Solving $5^1 / 4 \div 2^2 / 7$: A Step-by-Step Guide

This article aims to break down the calculation $5^1 / 4 \div 2^2 / 7$ step by step, ensuring a clear understanding of the mathematical principles involved. We will explore the order of operations, the conversion of mixed numbers to improper fractions, and the rules of division when dealing with fractions. By the end of this explanation, you should be able to confidently tackle similar mathematical problems and grasp the underlying concepts.

Breaking Down the Expression

The given expression is $5^1 / 4 \div 2^2 / 7$. At first glance, it may seem confusing due to the combination of whole numbers, fractions, and the division operation. However, by systematically applying the rules of arithmetic, we can simplify it. The key here is to remember the order of operations, often remembered by the acronym PEMDAS (Parentheses, Exponents, Multiplication and Division, Addition and Subtraction). In this particular expression, we have exponents, division, and fractions to contend with. Therefore, it's vital to address each component in a logical sequence.

Step 1: Evaluate the Exponents

The first step in simplifying the expression is to evaluate the exponents. We have $5^1$ and $2^2$.

• $5^1$ simply means 5 raised to the power of 1, which is 5.
• $2^2$ means 2 raised to the power of 2, which is $2 \times 2 = 4$.

So, the expression now becomes $5 / 4 \div 4 / 7$. By addressing the exponents first, we have reduced the complexity of the original expression, making it easier to work with. This is a fundamental step in solving mathematical problems that involve multiple operations. The order in which we perform these operations can significantly affect the outcome, highlighting the importance of adhering to established mathematical rules.

Step 2: Convert Mixed Numbers (If Any) to Improper Fractions

In this particular problem, we don't have traditional mixed numbers like $2 \frac{1}{2}$. Instead, we have whole numbers and fractions. The expression $5 / 4$ and $4 / 7$ are already in fractional form, so this step is straightforward. However, it's crucial to understand how to convert mixed numbers to improper fractions in general, as it is a common step in many similar problems. A mixed number consists of a whole number and a fraction (e.g., $3 \frac{1}{2}$). To convert it to an improper fraction, you multiply the whole number by the denominator of the fraction, add the numerator, and then place the result over the original denominator.

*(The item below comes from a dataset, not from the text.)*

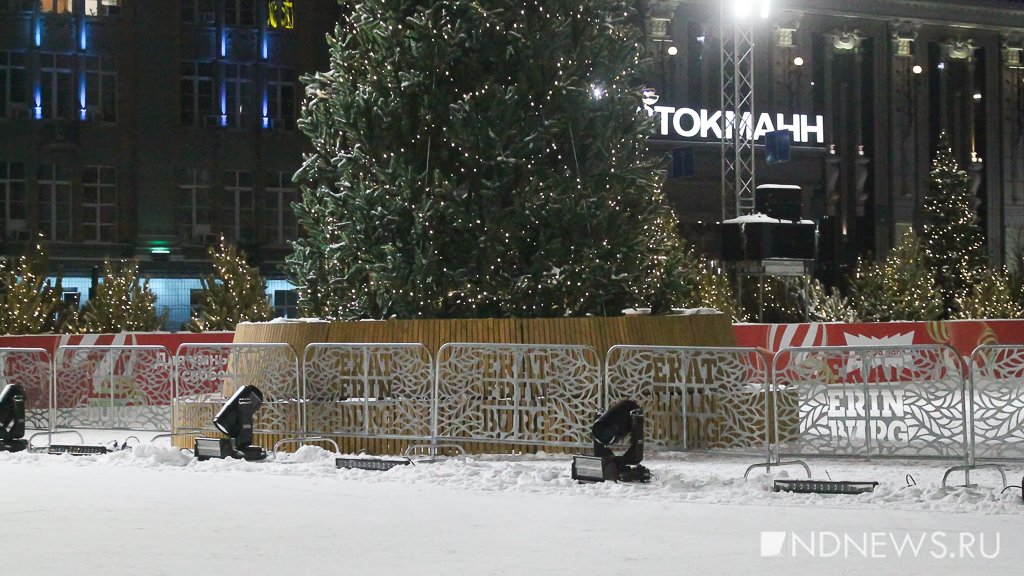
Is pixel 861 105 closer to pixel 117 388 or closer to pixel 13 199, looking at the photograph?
pixel 13 199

For instance, if we had $2 \frac{1}{3}$, we would calculate $(2 \times 3) + 1 = 7$, and then write it as $\frac{7}{3}$. This conversion is essential because it allows us to perform arithmetic operations, especially multiplication and division, more easily with fractions. Improper fractions are easier to manipulate in calculations compared to mixed numbers. In our case, since we already have $5 / 4$ and $4 / 7$, we can proceed directly to the division step, as these are already in the required fractional form.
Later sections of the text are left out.